4 thoughts on “Can Death Be a Virtual Reality?

  1. I’m a huge fan of The Good Place as well, and how death factors into our perception of reality is really interesting. In Borges’ piece, death is an entity that looms over the entire plot and ultimately stalled by God. Life seems to be extended a whole year for the doomed narrator by this religious entity. Like Michael in The Good Place or the puppeteers of Plato’s cave, a controlling figure seems to recur in stories where reality is alternated or subverted. Do we have control over our delusions? If so, do we raise them up only to detract from the inevitable pain of death? If not, why do mysterious forces give us these delusions? To realize something about life? To sadistically inflict torment? To work us into a larger design?

  2. I have never seen The Good Place, but it reminds me of one of my favorite episodes of The Twilight Zone called “A Nice Place to Visit”In this episode, a man is killed while robbing a bank and appears in a reality where his every wish is granted. He too wonders how a bad guy like him got into heaven. Growing bored of living a perfect life, he complains about his situation to an angel, who reveals that he is really in hell.
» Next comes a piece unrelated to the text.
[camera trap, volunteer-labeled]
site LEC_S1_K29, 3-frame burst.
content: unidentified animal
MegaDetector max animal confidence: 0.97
The episode is meant to show the moral that the perfect life is not nearly as perfect as it looks, but it also portrays a fascinating version of hell.

    The truth is that no one knows what lies after death; there could be a world of misery or joy based on how we live our lives, there could be yet another life similar to ours, or there could simply be nothing. All of these fictional versions of the afterlife that people create certainly are fake realities, usually based on little more than what they think makes a good story or what makes them most comfortable.

    And of course, it is hard to question which of these versions of the afterlife are real when we cannot say with certainty whether life is real. We could be living in a very realistic dream such as in Julio Cortazar’s “The Night Face-Up” which is no more real than any of these versions of heaven and hell. So I say you should just believe in whatever makes it easiest to live your life. Who knows, maybe by believing in one version of the afterlife, you can experience it when you die.

  3. I find this concept so interesting, and now I understand why everyone keeps telling me to watch The Good Place. I agree with the callback to Plato’s “Allegory of the Cave,” but in the sense that perhaps the audience is the man who leaves the cave and has to return with the knowledge that what goes on in the care is a simulation. The audience knows that this is The Bad Place, but the characters don’t (or did I totally misunderstand this part of the show?).

  4. I have never seen The Good Place either, but this shows sounds amazing (I will be watching it). You bring up an interesting point about what it means to experience death, and if death can be considered a virtual reality. I do not think death is a virtual reality, for if one has passed away, would the afterlife not become their immediate reality in the way that the present world is ours? Also, because everyone has different ideas of what death instills, I think death being a virtual reality could only be applicable for individuals who feel that they will be entering some other world after death (like heaven, hell, or having their souls return back to earth, etc.).

    To address the idea of “real life”, I could not help but to think about Borges’ The Secret Miracle in which upon Hladik’s death he is granted another year by God to finish his play. Because time is standing still, and he is the only one with consciousness, can it be said that his reality was “real”, if it is a reality that only he can experience?